| Study text |
== Segment start ==
Women march in downtown San Antonio earlier this summer in support of abortion rights.
City council is expected to pass a resolution Tuesday that would provide limited support for women who seek abortions, even though a Texas law is expected to almost completely outlaw the procedure next month.
Beyond including symbolic language supporting abortion rights, the proposal would bar use of city funds to collect and share information on abortions, miscarriages or reproductive healthcare that other government agencies plan to use in criminal investigations. However, there would be an exception in cases where the city is “clearly required” to do so under state and federal law.
Six members of council, including Mayor Ron Nirenberg, appeared at Wednesday press conference supporting the resolution, suggesting it has the majority support needed to pass in Tuesday's special meeting.
Texas' so-called "trigger law" banning nearly all abortions is scheduled to go into effect Aug. 25. That law was enabled by the conservative-dominated U.S. Supreme Court's recent decision to overturn Roe v. Wade, undoing nearly 50 years of federal abortion protections.
== Segment end ==
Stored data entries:
== Segment start ==
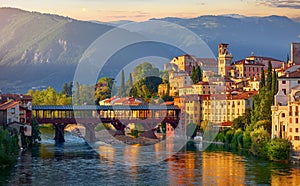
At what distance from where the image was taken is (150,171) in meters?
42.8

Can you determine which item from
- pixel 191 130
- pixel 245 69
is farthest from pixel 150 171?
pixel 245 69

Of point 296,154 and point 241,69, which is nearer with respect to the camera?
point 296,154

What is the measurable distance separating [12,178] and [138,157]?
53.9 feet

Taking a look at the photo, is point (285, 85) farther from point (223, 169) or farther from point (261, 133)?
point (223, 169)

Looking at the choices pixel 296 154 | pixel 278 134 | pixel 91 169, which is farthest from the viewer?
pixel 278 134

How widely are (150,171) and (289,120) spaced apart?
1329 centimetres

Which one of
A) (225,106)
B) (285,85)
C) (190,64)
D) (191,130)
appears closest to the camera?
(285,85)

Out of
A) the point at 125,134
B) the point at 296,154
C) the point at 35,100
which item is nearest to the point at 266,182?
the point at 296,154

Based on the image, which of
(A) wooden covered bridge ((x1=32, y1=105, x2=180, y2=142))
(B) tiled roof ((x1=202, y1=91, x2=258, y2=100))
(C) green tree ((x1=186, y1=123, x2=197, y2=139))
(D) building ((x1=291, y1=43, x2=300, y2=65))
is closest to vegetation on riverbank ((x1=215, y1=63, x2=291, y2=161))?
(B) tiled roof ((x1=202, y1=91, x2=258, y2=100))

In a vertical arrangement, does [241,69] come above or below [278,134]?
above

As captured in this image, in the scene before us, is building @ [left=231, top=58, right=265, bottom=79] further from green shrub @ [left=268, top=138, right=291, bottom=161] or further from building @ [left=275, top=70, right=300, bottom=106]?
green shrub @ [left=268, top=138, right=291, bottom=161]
== Segment end ==
| What this task involves |
Resume the news article on San Antonio's abortion-rights resolution, writing on from after its last sentence.

| Task result |
“[S]an Antonio must now seize the reins and do everything in its power to ensure our city’s resources are not used to harass individuals seeking abortion healthcare,” said District 5 Councilwoman Teri Castillo in an emailed statement. “Healthcare decisions are complex, personal matters, and our community should not be forced to look over their shoulder or travel out of state for access to medical services and treatments, including abortion.”
Castillo's office penned the resolution, modeled after a similar measure passed unanimously last week by Austin's city council, District 5 Communications Director Amador Salazar said. The councilwoman also worked with Nirenberg's office and city staff to bolster the language in the resolution, Salazar added.
“The overturning of Roe v. Wade is an attack on the health and independence of women, people of color and the disadvantaged. Access to health care, including abortion, is a human right,” Nirenberg said in a written statement. “We will continue to stand with San Antonio residents to support their rights to basic care.”